** Opening RECORDS TO USE block **

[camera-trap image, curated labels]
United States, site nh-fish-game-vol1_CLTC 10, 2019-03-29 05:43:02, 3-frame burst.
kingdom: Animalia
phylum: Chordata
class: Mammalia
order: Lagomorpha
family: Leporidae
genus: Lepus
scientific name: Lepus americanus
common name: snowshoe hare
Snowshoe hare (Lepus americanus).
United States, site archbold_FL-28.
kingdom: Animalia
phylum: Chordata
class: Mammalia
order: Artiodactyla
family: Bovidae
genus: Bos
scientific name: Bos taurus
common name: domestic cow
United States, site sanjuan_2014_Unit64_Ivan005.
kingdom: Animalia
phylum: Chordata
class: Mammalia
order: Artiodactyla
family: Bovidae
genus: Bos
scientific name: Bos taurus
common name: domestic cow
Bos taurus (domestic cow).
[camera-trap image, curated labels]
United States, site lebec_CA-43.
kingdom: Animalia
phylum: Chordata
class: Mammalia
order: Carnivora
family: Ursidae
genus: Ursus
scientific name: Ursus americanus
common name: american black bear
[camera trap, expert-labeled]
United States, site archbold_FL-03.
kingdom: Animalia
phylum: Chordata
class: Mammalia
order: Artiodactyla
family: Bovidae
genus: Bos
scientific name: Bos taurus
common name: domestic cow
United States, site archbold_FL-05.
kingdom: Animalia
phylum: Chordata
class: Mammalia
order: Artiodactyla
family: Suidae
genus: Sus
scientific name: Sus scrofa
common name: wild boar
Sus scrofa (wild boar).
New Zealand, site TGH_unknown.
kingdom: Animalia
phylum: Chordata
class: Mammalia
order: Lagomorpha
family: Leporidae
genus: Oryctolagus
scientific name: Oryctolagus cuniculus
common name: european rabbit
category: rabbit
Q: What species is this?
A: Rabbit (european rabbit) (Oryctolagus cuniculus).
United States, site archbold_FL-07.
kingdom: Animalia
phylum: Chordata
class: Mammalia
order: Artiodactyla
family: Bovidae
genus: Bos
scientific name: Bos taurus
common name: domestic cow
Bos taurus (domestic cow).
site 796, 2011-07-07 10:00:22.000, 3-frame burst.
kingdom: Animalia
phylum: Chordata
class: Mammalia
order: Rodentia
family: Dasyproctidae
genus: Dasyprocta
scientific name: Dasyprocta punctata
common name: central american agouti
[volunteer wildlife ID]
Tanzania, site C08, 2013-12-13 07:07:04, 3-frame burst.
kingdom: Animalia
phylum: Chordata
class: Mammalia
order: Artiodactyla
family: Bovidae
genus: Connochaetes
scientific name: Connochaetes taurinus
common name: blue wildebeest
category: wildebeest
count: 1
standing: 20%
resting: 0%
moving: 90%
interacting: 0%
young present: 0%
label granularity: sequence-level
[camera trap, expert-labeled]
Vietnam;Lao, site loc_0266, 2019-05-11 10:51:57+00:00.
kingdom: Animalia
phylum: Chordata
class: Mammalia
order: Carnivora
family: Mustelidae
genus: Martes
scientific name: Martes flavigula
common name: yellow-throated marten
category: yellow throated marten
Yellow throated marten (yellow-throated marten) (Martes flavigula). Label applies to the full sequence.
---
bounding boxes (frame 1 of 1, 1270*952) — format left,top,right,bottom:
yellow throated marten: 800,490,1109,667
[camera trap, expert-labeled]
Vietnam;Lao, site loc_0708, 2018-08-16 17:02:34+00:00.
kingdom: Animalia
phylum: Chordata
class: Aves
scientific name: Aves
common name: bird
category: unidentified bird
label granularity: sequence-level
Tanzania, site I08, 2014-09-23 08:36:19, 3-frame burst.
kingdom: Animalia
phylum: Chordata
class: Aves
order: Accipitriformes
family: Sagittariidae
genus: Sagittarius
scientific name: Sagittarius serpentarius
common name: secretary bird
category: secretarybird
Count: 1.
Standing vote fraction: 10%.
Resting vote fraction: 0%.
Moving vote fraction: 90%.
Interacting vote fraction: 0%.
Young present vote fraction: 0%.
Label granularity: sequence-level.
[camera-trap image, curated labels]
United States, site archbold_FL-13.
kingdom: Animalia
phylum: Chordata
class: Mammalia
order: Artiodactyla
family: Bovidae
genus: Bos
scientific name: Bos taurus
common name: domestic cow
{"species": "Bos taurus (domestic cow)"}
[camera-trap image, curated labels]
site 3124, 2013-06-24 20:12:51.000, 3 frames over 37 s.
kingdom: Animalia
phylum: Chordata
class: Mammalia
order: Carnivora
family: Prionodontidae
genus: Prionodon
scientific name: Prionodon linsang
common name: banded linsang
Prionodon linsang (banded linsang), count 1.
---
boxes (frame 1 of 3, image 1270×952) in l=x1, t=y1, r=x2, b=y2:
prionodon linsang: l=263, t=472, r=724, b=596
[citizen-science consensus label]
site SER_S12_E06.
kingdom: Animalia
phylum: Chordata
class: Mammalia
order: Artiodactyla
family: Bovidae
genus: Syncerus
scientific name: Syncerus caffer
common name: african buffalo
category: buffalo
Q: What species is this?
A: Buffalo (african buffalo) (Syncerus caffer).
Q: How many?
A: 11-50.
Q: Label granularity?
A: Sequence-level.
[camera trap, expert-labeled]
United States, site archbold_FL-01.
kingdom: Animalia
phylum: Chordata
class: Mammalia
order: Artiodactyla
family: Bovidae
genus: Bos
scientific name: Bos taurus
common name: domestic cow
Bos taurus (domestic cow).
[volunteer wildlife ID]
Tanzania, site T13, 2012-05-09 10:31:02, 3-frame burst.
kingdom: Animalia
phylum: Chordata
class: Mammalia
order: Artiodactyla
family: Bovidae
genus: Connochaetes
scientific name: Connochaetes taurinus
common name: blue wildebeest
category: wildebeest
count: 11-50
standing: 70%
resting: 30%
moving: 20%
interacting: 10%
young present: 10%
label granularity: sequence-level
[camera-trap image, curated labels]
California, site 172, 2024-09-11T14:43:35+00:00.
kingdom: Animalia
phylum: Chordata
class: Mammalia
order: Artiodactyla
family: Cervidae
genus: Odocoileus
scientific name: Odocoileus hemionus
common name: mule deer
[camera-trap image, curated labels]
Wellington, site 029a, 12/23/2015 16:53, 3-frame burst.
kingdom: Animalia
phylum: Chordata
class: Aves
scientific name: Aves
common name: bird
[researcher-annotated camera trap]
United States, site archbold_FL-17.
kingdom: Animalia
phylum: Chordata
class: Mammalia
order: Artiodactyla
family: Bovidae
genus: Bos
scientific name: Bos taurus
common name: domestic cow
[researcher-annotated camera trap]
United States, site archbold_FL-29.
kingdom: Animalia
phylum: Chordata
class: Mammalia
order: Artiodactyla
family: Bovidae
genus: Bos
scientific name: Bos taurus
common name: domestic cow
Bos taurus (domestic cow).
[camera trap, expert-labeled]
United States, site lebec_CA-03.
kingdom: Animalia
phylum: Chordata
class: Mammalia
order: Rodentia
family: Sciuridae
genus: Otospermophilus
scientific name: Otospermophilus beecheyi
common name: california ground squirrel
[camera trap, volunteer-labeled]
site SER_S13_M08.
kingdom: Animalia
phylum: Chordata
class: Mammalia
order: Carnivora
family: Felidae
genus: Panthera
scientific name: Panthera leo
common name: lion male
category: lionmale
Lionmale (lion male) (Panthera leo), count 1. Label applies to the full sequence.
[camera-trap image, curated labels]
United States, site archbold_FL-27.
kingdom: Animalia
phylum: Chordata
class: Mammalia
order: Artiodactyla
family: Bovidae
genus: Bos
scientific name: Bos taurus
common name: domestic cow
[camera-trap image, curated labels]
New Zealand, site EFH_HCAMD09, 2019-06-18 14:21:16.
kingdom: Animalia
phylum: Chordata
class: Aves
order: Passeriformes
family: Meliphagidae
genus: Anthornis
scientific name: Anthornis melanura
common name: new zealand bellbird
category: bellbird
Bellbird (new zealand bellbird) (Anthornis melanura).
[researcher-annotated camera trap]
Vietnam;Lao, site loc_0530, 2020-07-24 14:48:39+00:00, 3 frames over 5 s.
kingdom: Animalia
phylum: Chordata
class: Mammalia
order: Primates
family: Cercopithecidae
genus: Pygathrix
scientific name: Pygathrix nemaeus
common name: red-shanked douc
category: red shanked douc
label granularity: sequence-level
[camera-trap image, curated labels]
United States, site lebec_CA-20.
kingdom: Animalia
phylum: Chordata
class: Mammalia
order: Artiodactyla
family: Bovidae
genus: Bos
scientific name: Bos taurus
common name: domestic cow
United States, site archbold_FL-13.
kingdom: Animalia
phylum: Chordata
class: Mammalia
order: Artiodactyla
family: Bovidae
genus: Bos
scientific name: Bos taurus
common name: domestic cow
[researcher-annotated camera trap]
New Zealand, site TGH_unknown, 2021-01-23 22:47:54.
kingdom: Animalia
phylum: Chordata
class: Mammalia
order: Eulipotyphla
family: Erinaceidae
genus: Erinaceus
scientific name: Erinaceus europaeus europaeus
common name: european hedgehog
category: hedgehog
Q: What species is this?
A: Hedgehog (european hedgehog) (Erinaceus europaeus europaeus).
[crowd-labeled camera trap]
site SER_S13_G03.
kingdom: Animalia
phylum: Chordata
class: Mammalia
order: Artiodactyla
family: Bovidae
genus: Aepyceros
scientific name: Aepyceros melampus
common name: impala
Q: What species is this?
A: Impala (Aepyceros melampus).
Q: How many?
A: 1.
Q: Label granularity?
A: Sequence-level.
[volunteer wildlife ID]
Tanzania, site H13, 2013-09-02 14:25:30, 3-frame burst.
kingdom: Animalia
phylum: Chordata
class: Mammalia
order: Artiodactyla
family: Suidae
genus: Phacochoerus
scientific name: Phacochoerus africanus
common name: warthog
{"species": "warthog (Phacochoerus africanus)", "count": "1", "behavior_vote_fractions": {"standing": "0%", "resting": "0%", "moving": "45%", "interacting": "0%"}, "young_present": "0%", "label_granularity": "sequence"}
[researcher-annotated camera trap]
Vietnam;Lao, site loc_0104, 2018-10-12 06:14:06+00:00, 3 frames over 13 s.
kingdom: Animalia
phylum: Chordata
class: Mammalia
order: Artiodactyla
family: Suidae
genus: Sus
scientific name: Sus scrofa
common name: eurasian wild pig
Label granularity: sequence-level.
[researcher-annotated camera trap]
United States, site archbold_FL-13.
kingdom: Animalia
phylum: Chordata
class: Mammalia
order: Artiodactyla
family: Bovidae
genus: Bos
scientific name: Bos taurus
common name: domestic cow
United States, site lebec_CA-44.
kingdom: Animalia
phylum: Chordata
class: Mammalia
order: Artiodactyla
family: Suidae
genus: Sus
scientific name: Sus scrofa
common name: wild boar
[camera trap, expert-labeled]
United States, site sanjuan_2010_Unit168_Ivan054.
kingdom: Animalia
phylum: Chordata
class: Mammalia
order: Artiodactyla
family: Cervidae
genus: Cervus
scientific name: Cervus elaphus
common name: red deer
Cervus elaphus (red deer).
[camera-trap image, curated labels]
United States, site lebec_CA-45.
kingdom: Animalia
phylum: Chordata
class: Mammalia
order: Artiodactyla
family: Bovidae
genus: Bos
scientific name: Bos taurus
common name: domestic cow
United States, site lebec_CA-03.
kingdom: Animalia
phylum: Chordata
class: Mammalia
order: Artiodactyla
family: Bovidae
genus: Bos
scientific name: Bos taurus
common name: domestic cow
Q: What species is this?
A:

** Closing RECORDS TO USE block **

## TASK
Your answer should be exactly the lines of the data above, from the first through the line containing "United States, site sanjuan_2014_Unit64_Ivan005.".

## RESULT OF THIS EXERCISE
[camera-trap image, curated labels]
United States, site nh-fish-game-vol1_CLTC 10, 2019-03-29 05:43:02, 3-frame burst.
kingdom: Animalia
phylum: Chordata
class: Mammalia
order: Lagomorpha
family: Leporidae
genus: Lepus
scientific name: Lepus americanus
common name: snowshoe hare
Snowshoe hare (Lepus americanus).
United States, site archbold_FL-28.
kingdom: Animalia
phylum: Chordata
class: Mammalia
order: Artiodactyla
family: Bovidae
genus: Bos
scientific name: Bos taurus
common name: domestic cow
United States, site sanjuan_2014_Unit64_Ivan005.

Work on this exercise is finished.